- Official Poster
- Directed by: Goutam Ghose
- Screenplay by: Jagannath Guha Goutam Ghose
- Story by: Prafulla Roy
- Produced by: Amit Agarwal
- Starring: Adil Hussain Tillotama Shome Neeraj Kabi Omkardas Manikpuri
- Cinematography: Ishaan Ghose
- Edited by: Niladri Roy
- Production companies: Adarsh Telemedia Nonstop Entertainment
- Release dates: 7 October 2019 (Busan International Film Festival); 20 October 2019 (Jio MAMI Mumbai Film Festival 2019);

= Raahgir – The Wayfarers =

Raahgir – The Wayfarers is a Hindi film by director Goutam Ghose. The film stars Adil Hussain, Tillotama Shome, Neeraj Kabi and Omkardas Manikpuri. The film is produced by Amit Agarwal.

Based on a short story by Prafulla Roy, Raahgir is a tale of 3 strangers who meet on their way and develop a bond which is based purely on their kindness and their willingness to sacrifice own basic needs to save human lives. The film highlights importance of human relations and how humanity can survive even in difficult situations.
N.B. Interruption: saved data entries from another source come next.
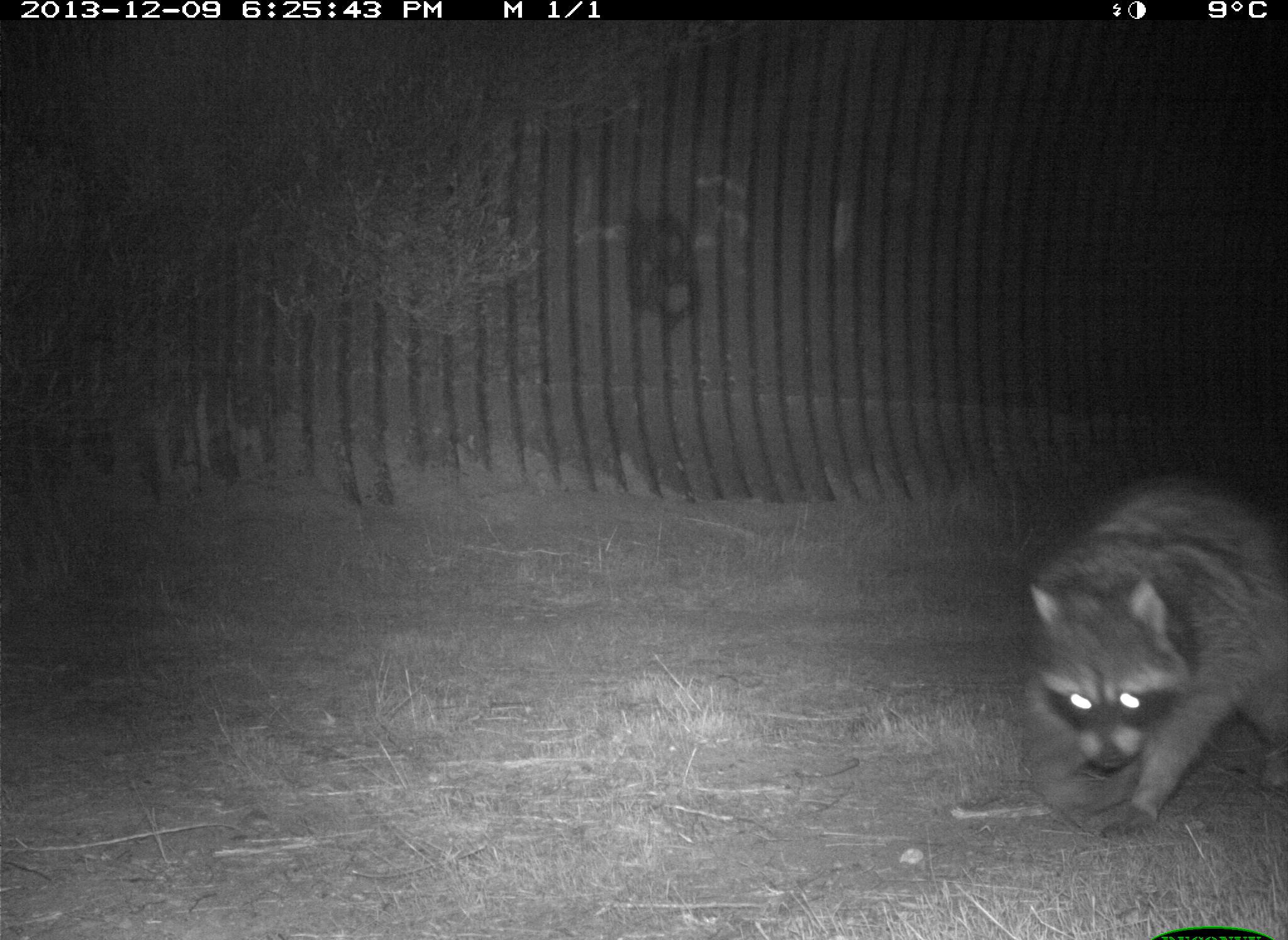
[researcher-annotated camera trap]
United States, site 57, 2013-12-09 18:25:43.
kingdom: Animalia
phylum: Chordata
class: Mammalia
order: Carnivora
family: Procyonidae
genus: Procyon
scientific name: Procyon lotor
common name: raccoon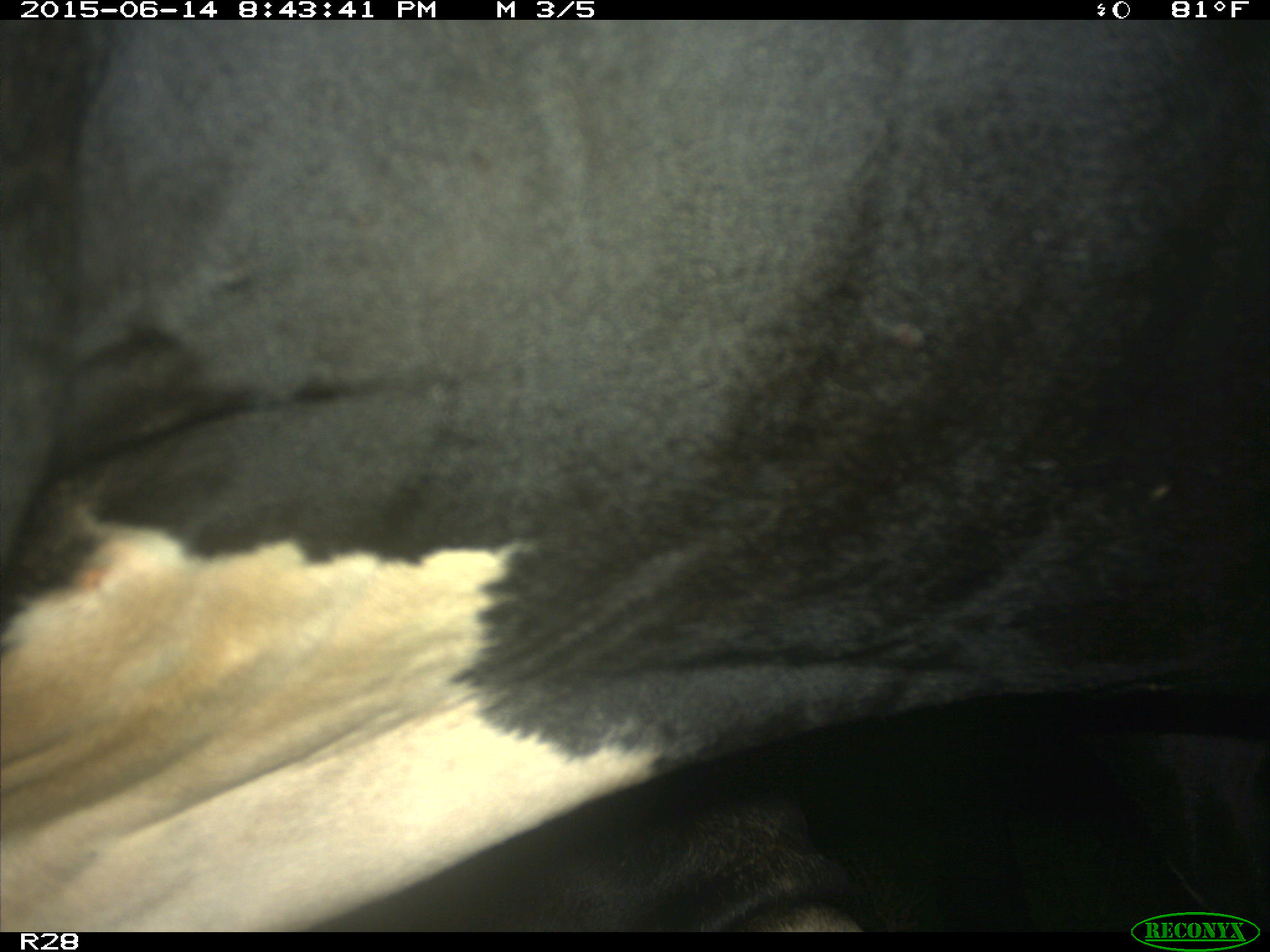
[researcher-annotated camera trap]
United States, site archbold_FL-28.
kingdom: Animalia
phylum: Chordata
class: Mammalia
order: Artiodactyla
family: Bovidae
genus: Bos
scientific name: Bos taurus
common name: domestic cow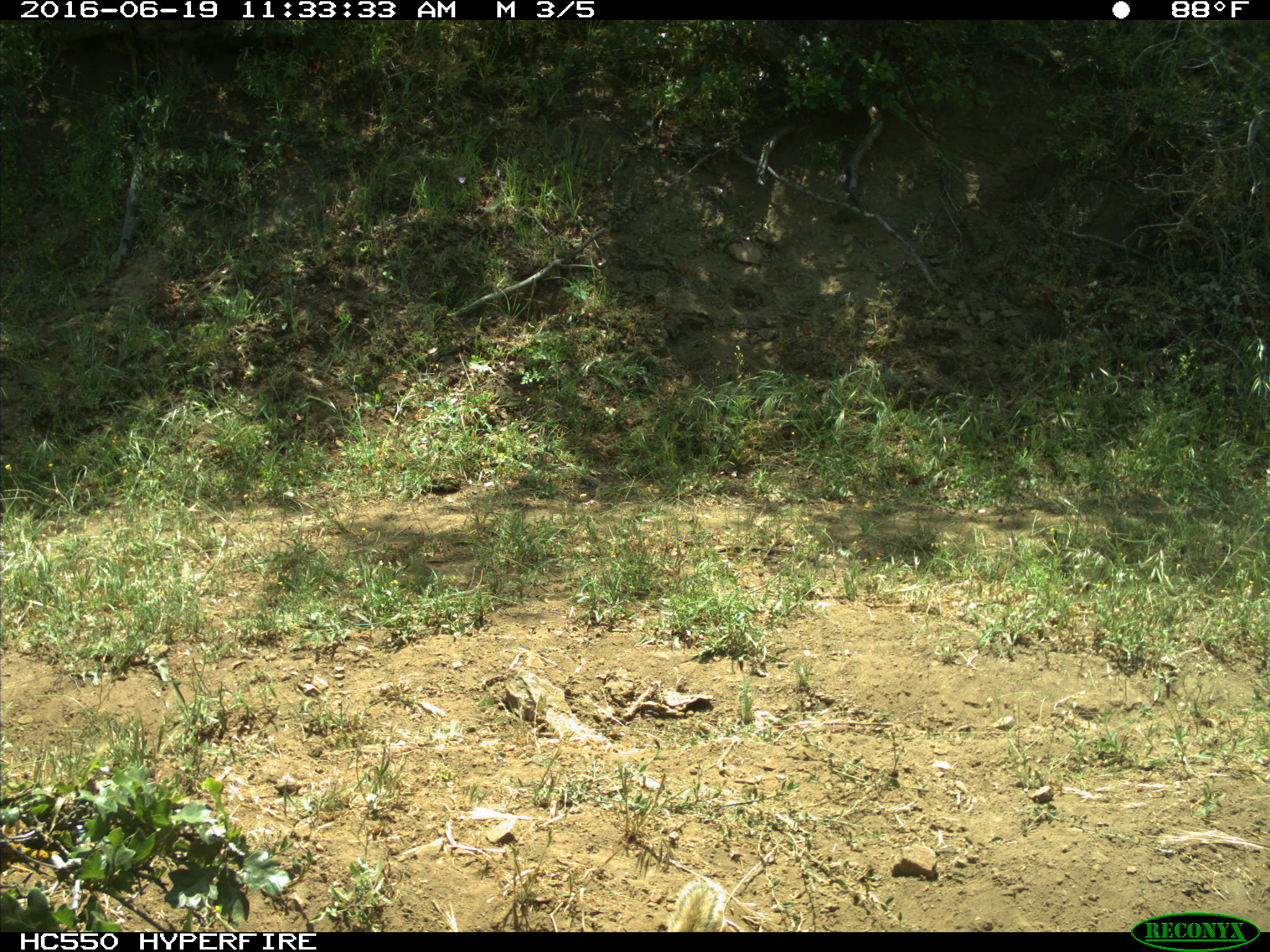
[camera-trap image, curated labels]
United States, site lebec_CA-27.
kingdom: Animalia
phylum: Chordata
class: Mammalia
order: Rodentia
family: Sciuridae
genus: Otospermophilus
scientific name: Otospermophilus beecheyi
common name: california ground squirrel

Raahgir – The Wayfarers had its Festival Screening, World Premiere at Busan International Film Festival 2019 and India Premiere at Jio MAMI Mumbai Film Festival 2019. It was also screened at 25th Kolkata International Film Festival under Maestro section.

==Plot==

The plot revolves around 3 strangers who meet during a journey. Two of them – Nathuni and Lakhua – are driven by hunger to the nearest town. Nathuni has a paralytic husband and two children, while Lakhua is a loner, perpetually on the fringes of survival. The sheer act of sharing a journey brings them closer. They share their life-stories. While they speak, the monsoon clouds overpower the sky, and they encounter Chopatlal, who is carrying a dying old couple to the hospital. His vehicle is stuck in the mud and no one helps him, till the two come to his rescue. They endanger their own survival, but a sense of purpose propels them to use the last iota of their strength to push the vehicle through mud, impassable in torrential rain. The indomitable spirit that enthuse the marginalized in this story describe another India, hidden deep in the recesses of the sub-continent. An epic journey through relentless monsoon and breathtaking nature.

==Cast==
- Adil Hussain as Lakhua
- Tillotama Shome as Nathuni
- Neeraj Kabi as Chopatlal
- Omkardas Manikpuri as Nathuni's husband

==Filming==
Raahgir – The Wayfarers has been filmed in Indian state of Jharkhand. It was extensively shot in Ranchi and Netarhat.

==Release==
Raahgir – The Wayfarers had its first festival screening at Busan International Film Festival (World Premiere) on 7 October 2019. It was also screened at Jio MAMI Mumbai Film Festival (India Premiere) on 20 October 2019.

==Reception==
The film received very positive response at Busan international film Festival and Jio MAMI Mumbai Film Festival 2019.

The film was reviewed by Deborah Young of The Hollywood Reporter who wrote – "A slow starter turns into something deeply moving".

Delnaz Divecha of Book My Show writes in her review - " Even in their de-glam avatars, Tillotama Shome and Adil Hussain give applaud-worthy performances in this hard, uncompromising and long-winding drama. Raahgir is not an easy watch but an essential one that brings out the best from its cast of talented actors."